▶ **Activity**
Starting at the line with "Основные этапы создания" and going on through the line with "5. Отбор генетически", reproduce each line in the records below exactly and nothing more.

▶ **Information supplied**

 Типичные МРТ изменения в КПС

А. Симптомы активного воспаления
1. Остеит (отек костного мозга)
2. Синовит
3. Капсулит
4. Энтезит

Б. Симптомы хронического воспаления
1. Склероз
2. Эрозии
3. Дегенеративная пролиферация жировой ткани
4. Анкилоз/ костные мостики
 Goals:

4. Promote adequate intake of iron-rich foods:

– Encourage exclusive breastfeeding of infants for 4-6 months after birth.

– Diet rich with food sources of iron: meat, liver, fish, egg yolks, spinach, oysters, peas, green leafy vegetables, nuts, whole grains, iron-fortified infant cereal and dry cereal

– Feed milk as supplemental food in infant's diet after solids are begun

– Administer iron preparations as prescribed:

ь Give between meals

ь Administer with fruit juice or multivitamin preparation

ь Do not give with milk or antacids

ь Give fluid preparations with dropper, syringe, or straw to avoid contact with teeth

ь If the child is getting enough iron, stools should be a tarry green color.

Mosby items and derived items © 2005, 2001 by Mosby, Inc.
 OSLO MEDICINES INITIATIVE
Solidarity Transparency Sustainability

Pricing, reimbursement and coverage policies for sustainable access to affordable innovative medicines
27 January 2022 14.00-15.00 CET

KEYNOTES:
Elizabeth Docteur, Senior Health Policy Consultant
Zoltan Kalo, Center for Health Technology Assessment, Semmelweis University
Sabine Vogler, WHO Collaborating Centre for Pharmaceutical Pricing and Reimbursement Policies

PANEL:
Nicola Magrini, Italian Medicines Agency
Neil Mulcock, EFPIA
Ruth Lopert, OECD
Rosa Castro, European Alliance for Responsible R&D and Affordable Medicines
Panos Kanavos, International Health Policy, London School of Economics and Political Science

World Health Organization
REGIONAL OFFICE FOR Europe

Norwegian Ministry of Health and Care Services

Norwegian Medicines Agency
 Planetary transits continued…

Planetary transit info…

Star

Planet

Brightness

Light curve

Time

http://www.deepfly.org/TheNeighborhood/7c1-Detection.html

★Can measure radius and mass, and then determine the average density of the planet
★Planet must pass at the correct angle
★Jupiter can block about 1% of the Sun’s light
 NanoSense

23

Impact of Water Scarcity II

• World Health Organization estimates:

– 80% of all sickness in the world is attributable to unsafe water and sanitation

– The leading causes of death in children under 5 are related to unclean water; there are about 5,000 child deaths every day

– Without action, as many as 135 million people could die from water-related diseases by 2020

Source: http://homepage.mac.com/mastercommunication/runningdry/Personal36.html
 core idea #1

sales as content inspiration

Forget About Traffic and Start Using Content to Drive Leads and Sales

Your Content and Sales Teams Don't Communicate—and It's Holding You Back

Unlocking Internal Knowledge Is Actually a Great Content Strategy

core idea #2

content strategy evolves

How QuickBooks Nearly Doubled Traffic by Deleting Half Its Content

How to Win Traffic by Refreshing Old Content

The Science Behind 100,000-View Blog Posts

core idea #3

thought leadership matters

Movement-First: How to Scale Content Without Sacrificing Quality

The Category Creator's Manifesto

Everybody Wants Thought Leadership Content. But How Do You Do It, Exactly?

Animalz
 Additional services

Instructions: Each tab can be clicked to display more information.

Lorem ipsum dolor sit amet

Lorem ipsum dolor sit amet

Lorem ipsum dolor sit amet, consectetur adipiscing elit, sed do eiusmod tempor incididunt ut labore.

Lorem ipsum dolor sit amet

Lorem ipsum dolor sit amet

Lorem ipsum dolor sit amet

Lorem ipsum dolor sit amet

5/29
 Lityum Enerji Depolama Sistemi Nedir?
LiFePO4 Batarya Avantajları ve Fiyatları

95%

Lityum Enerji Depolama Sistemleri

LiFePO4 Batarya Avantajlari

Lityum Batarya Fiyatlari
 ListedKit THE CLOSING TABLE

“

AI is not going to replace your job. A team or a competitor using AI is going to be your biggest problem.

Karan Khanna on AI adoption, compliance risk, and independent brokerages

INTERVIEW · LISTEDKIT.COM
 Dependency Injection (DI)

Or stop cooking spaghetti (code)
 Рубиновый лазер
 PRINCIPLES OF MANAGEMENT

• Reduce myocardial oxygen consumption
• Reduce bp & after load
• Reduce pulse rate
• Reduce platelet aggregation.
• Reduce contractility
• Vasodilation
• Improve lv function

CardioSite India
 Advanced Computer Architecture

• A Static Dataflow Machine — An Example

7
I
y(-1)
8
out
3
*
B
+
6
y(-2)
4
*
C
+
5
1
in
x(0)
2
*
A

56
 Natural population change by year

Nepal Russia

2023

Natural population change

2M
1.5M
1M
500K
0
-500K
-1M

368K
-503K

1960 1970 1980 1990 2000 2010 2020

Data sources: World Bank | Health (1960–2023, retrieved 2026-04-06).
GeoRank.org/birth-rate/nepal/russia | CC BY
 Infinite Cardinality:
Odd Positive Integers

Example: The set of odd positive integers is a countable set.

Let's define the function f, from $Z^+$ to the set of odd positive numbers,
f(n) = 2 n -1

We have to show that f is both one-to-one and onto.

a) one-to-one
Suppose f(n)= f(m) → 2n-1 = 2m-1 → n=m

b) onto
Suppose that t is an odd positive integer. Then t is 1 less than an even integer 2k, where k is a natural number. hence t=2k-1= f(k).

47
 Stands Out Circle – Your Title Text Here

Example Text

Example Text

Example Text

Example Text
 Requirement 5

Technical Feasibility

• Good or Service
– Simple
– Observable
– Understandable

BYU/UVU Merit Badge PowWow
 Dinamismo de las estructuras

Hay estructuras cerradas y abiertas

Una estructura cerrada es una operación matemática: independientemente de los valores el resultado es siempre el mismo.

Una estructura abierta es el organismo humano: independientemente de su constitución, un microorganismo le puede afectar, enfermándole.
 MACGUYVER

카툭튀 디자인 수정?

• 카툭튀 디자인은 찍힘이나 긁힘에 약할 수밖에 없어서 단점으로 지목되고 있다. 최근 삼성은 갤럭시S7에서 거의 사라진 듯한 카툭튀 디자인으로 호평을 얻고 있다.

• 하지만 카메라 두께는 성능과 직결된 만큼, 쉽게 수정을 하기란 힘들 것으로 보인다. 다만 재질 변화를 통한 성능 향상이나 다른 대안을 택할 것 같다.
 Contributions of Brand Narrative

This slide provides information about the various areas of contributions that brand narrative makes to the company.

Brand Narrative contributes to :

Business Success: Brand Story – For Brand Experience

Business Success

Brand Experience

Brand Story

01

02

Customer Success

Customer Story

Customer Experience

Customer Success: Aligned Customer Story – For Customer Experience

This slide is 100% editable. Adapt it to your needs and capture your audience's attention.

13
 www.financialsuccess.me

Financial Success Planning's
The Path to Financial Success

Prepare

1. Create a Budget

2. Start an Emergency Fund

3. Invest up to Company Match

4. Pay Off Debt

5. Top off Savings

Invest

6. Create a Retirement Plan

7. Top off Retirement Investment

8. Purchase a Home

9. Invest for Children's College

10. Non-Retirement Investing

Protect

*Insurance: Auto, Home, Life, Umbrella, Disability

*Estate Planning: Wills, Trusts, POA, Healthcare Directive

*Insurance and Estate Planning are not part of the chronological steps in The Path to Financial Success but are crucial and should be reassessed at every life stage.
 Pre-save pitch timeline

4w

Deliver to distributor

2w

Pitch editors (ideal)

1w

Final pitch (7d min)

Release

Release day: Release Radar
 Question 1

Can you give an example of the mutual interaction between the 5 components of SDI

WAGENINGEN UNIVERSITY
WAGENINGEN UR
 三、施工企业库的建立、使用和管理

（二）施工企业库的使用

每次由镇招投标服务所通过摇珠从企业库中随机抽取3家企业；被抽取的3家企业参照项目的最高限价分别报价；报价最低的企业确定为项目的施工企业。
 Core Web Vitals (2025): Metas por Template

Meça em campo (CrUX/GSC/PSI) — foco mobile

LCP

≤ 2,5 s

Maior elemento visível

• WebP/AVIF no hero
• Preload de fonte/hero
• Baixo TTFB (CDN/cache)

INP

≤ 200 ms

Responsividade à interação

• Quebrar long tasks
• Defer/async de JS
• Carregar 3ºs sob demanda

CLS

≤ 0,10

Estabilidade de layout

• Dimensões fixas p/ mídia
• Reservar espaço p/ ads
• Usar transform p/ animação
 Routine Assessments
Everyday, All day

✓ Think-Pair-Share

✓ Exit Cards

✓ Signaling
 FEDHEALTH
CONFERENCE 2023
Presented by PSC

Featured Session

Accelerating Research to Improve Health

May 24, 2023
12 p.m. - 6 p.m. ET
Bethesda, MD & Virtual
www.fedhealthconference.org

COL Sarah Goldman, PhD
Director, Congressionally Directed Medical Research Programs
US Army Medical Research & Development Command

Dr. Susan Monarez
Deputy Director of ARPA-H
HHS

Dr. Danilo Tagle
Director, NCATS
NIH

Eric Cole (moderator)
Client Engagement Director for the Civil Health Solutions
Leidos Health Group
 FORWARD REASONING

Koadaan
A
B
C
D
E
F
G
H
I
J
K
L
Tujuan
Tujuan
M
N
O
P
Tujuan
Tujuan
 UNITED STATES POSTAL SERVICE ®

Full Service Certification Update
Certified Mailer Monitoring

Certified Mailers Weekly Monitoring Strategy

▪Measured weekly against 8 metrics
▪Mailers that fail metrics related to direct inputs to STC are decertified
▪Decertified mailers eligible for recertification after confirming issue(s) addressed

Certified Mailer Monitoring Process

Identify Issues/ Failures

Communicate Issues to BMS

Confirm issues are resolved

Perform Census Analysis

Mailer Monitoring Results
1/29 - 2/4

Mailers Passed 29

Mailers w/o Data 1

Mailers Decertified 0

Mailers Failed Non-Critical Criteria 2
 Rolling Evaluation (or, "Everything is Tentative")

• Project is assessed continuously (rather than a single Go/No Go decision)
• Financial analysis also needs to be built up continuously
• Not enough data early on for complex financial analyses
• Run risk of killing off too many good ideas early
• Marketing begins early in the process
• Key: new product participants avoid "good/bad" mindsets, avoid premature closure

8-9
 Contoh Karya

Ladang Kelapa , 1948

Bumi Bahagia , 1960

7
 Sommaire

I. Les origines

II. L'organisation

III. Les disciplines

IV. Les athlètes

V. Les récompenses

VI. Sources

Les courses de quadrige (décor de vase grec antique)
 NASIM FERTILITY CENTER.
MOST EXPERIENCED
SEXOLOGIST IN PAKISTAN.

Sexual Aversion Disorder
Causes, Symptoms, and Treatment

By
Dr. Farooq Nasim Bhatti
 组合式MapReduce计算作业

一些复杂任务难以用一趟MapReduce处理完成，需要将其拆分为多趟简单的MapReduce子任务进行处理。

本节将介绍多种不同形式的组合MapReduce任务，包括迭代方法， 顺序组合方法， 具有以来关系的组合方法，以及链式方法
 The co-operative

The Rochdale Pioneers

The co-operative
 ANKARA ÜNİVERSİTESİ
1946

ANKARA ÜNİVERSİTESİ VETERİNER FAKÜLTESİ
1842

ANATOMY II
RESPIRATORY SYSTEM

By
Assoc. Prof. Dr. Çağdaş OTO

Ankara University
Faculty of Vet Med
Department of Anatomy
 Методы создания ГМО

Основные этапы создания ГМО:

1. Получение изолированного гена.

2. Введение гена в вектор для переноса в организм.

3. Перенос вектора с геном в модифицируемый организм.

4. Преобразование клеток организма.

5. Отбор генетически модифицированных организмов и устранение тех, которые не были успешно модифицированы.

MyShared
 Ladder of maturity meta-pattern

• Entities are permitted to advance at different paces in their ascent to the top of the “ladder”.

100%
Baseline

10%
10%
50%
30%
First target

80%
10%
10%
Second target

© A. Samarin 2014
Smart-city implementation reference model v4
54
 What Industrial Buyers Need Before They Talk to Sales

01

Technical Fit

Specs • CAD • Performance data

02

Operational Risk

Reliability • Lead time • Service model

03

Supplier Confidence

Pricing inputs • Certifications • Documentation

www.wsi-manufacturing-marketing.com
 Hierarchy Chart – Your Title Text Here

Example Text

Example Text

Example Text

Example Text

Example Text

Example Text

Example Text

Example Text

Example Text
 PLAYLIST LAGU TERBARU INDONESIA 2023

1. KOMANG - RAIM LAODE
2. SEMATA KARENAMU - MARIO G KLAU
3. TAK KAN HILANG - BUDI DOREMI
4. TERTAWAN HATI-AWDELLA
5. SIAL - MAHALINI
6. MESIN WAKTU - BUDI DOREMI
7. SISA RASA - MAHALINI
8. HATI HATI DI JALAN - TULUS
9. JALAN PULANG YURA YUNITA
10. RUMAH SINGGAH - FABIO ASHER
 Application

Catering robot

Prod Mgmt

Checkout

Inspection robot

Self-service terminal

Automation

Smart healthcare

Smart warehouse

▶ **Problem solution**
Основные этапы создания ГМО:

1. Получение изолированного гена.

2. Введение гена в вектор для переноса в организм.

3. Перенос вектора с геном в модифицируемый организм.

4. Преобразование клеток организма.

5. Отбор генетически модифицированных организмов и устранение тех, которые не были успешно модифицированы.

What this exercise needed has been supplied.